Multiomics analyses reveal key circadian rhythm genes implicated in Premature ovarian insufficiency

Background Premature ovarian insufficiency (POI), defined as the loss of ovarian function before the age of 40 years, severely disrupts reproductive and endocrine health. While circadian rhythm disruption has been implicated in reproductive aging, its mechanistic contribution to POI remains largely unexplored in humans. Methods We performed an integrative multiomics analysis combining single-nucleus RNA sequencing (snRNA-seq), bulk RNA-seq, genome-wide association studies (GWAS), and expression quantitative trait locus (eQTL) data. Co-expression networks were constructed via weighted gene coexpression network analysis (WGCNA), while cell-cell communication and trajectory analyses were conducted via CellChat and Monocle. Regulatory networks were inferred via SCENIC, and causality was assessed via summary-data-based Mendelian randomization (SMR). Candidate hub genes were prioritized through machine learning and validated via in vitro assays assessing rhythmicity and gene expression. Results snRNA-seq identified a granulosa cell subpopulation (GC1) with the highest circadian rhythm score, suggesting a pivotal role in regulating the ovarian clock. WGCNA and SCENIC analyses revealed age-associated downregulation of the core circadian regulators CLOCK and ARNTL, accompanied by disruptions in lipid metabolism and stress response pathways. SMR analysis revealed 120 circadian-related genes associated with POI risk, 30 of which were enriched in GC1-specific modules. CLOCK, CRY1, APOE, and GSTA1 emerged as key regulators on the basis of machine learning prioritization. Functional assays confirmed impaired rhythmicity and altered gene expression in KGN cells and senescent mouse granulosa cells. CLOCK knockdown increased P16 and P21 expression, underscoring its role in preserving granulosa cell homeostasis. Conclusions Our findings implicate circadian rhythm disruption as a hallmark and potential driver of ovarian aging. CLOCK, BMAL1, CRY1, APOE, and GSTA1 may serve as early biomarkers and therapeutic targets for POI.

_Problem statement_. According to the abstract, how many circadian-related genes did the SMR analysis associate with POI risk?

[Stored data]

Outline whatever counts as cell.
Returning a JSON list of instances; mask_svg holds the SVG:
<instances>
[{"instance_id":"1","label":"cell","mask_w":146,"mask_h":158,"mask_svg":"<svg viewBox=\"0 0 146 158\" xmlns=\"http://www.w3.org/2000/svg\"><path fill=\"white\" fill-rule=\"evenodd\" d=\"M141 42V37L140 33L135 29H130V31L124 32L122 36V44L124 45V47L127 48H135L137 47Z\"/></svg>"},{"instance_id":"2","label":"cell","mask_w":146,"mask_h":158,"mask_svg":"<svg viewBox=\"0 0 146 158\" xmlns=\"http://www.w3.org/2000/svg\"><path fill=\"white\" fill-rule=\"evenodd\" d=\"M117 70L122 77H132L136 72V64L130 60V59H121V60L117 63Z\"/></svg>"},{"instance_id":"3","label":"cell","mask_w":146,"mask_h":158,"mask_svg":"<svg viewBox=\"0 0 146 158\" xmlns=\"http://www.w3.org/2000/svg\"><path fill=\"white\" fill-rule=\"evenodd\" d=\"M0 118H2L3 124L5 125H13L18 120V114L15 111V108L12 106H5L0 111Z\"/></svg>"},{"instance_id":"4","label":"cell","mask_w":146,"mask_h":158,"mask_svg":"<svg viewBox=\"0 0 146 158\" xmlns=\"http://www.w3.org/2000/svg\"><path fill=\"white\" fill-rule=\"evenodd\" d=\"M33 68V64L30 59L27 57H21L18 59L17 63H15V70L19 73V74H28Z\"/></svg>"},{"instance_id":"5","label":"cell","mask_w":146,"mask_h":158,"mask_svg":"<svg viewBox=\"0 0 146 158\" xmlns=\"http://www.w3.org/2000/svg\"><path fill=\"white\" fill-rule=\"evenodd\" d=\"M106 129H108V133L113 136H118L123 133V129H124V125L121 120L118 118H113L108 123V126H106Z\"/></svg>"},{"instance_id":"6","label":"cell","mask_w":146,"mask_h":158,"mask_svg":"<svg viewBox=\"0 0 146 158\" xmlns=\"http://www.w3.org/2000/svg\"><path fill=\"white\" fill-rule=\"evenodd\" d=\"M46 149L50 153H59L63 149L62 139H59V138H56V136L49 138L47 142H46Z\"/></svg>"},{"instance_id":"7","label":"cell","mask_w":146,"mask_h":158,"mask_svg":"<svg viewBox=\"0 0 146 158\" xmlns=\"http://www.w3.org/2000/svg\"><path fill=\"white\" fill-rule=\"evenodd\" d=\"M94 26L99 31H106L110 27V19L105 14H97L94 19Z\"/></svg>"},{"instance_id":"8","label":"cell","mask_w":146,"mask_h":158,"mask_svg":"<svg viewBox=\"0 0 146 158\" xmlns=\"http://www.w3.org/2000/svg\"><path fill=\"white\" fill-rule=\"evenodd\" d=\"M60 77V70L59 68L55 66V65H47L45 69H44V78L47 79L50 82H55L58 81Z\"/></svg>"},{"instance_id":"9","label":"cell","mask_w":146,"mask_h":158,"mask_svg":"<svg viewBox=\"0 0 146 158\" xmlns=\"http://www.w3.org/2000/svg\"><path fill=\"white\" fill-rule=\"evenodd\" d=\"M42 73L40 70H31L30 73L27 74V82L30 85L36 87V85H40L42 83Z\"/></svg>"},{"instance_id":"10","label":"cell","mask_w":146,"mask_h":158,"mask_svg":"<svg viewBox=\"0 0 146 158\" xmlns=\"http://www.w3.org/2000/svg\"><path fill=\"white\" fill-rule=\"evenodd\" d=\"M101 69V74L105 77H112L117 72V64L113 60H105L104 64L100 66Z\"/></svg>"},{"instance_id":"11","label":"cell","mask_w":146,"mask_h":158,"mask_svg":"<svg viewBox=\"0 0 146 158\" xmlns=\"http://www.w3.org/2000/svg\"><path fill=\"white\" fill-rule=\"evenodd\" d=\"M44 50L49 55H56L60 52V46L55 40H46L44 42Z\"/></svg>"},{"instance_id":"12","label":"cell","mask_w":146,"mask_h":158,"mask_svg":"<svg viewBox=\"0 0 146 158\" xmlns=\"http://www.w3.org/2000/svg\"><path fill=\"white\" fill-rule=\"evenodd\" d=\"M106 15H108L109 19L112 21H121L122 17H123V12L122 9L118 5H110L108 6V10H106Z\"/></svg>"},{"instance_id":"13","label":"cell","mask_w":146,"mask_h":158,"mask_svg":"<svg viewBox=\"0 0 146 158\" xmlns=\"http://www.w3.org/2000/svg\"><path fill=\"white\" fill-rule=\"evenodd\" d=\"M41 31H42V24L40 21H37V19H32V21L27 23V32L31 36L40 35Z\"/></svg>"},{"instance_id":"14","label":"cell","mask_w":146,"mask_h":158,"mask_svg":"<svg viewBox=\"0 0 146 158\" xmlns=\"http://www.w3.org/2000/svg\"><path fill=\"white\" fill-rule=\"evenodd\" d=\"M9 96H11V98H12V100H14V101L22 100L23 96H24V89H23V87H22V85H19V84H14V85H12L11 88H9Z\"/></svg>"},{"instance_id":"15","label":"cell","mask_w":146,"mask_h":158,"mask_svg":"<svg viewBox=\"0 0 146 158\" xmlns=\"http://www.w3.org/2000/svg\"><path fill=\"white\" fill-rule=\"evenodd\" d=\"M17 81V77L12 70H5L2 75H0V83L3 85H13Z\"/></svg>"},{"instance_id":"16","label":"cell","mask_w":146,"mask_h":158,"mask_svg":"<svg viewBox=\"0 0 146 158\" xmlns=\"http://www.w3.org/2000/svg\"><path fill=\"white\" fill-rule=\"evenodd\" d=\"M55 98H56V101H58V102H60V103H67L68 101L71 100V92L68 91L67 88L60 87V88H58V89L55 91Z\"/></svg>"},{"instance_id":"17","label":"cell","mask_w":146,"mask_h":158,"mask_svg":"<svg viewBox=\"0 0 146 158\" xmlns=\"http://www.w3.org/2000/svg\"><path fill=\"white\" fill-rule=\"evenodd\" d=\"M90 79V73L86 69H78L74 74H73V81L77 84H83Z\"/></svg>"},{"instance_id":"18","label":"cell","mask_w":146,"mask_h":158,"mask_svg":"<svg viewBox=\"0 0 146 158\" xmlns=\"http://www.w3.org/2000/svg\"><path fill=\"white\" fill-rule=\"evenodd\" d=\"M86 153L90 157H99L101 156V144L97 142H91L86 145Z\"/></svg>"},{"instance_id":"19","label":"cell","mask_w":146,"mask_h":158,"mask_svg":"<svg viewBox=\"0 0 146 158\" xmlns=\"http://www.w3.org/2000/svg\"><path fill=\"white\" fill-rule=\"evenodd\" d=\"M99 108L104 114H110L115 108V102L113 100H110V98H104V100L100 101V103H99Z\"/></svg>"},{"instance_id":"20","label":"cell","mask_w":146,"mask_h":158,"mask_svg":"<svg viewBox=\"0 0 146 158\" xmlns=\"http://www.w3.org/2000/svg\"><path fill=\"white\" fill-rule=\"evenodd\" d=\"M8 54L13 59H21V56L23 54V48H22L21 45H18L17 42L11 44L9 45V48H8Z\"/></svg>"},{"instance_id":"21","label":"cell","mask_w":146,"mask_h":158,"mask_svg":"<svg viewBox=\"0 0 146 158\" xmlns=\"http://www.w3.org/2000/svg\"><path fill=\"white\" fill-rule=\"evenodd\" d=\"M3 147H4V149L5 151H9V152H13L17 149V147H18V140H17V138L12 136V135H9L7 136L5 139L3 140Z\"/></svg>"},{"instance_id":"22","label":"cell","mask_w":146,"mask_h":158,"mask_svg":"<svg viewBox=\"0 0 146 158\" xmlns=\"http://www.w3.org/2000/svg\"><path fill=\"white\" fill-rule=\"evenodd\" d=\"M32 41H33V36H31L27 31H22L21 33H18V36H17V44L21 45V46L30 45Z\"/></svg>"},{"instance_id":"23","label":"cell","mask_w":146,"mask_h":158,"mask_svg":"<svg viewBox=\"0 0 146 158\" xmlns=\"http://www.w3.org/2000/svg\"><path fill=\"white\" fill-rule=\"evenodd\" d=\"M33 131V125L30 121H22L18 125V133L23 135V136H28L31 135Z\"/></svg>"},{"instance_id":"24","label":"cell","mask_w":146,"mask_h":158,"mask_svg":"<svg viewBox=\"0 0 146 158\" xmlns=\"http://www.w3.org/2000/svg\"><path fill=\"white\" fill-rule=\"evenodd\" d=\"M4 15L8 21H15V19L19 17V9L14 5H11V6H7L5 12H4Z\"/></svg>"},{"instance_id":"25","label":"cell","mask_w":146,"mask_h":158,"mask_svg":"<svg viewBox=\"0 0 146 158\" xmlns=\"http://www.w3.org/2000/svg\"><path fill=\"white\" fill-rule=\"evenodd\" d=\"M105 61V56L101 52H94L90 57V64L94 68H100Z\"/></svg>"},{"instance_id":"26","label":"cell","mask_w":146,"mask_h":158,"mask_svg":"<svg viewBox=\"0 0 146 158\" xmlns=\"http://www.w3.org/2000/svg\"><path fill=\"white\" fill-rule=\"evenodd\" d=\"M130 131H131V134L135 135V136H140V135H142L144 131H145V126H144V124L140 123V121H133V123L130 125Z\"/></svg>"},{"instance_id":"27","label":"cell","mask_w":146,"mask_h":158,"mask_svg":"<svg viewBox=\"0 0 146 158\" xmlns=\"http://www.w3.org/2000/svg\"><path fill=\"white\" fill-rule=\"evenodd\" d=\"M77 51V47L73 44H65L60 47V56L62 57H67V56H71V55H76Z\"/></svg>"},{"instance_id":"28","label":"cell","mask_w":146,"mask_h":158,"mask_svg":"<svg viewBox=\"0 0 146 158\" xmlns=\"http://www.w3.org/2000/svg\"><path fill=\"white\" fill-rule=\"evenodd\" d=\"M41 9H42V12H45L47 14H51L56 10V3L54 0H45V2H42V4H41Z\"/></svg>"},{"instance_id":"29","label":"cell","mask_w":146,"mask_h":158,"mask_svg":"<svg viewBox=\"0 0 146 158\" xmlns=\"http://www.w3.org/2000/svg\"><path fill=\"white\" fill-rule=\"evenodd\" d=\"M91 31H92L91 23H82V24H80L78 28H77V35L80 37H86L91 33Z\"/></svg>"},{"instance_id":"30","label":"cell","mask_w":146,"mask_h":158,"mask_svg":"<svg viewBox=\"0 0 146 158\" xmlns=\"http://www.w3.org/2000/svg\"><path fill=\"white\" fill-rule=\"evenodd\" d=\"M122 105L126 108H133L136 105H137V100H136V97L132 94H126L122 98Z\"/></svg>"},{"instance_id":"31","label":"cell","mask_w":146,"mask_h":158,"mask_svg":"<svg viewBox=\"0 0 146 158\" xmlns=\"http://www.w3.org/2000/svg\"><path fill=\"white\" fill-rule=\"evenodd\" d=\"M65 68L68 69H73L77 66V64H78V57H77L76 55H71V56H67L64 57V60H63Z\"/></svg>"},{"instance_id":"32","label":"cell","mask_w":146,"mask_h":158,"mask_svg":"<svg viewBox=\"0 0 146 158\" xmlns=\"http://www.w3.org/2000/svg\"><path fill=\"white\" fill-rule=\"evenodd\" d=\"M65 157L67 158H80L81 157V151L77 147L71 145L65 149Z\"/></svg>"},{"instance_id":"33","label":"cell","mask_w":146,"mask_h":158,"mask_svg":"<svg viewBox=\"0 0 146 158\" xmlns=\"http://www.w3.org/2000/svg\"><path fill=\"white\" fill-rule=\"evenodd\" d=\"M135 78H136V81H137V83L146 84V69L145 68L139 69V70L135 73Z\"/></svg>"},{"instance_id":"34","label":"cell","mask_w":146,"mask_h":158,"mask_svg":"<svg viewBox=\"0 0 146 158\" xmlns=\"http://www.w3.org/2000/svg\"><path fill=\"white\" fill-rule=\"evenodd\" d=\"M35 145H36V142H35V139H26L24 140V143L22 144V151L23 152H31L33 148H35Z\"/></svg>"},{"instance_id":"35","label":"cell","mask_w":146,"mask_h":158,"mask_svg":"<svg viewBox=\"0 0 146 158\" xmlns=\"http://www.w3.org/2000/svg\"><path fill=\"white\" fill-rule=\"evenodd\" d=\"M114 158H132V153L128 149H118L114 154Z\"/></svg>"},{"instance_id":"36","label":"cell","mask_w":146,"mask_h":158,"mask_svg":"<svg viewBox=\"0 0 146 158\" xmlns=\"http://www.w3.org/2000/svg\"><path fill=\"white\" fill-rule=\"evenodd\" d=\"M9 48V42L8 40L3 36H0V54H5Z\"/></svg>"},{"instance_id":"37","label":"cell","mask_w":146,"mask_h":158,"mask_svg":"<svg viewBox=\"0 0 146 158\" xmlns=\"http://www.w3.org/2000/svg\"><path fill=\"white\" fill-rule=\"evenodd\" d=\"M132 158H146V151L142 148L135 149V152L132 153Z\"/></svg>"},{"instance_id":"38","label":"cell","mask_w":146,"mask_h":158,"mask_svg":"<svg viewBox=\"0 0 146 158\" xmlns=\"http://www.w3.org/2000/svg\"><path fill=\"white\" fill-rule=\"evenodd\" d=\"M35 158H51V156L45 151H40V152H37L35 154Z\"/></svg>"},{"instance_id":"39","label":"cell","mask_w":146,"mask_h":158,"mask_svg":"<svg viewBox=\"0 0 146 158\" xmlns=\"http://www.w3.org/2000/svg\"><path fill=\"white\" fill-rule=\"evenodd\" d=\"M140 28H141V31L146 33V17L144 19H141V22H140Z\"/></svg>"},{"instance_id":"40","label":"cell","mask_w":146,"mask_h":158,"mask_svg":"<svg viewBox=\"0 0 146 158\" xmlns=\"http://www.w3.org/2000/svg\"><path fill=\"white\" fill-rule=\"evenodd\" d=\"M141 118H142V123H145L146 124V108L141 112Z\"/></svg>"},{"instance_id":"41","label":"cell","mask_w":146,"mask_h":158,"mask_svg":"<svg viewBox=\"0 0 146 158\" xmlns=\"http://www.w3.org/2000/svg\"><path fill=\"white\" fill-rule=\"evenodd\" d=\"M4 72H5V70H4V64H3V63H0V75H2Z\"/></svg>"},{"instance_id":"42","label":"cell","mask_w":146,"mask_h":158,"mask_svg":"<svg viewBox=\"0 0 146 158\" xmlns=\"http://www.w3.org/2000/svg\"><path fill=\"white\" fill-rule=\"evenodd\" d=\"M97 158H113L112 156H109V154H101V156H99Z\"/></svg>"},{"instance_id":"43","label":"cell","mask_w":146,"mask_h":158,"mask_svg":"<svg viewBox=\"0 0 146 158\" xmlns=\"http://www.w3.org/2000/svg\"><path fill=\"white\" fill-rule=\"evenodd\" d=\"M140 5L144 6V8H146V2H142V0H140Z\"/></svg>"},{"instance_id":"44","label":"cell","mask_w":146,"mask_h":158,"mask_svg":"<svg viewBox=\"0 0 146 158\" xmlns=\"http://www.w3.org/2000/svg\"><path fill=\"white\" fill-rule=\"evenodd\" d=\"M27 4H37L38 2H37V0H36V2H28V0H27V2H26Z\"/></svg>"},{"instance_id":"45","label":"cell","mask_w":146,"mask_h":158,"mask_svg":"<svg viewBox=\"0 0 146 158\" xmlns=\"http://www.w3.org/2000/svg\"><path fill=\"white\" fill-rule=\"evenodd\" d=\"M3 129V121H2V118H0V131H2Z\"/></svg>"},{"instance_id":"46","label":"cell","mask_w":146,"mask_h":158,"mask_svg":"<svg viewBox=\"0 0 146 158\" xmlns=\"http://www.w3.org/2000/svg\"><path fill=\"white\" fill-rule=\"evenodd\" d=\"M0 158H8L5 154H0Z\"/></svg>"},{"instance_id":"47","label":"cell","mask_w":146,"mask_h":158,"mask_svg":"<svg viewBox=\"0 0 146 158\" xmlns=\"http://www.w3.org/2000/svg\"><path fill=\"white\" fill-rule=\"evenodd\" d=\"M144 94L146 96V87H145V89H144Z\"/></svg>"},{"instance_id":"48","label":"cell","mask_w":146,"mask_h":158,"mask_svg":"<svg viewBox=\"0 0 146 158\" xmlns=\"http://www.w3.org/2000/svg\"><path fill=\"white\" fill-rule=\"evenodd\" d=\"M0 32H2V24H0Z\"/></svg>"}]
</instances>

_Reply_. 120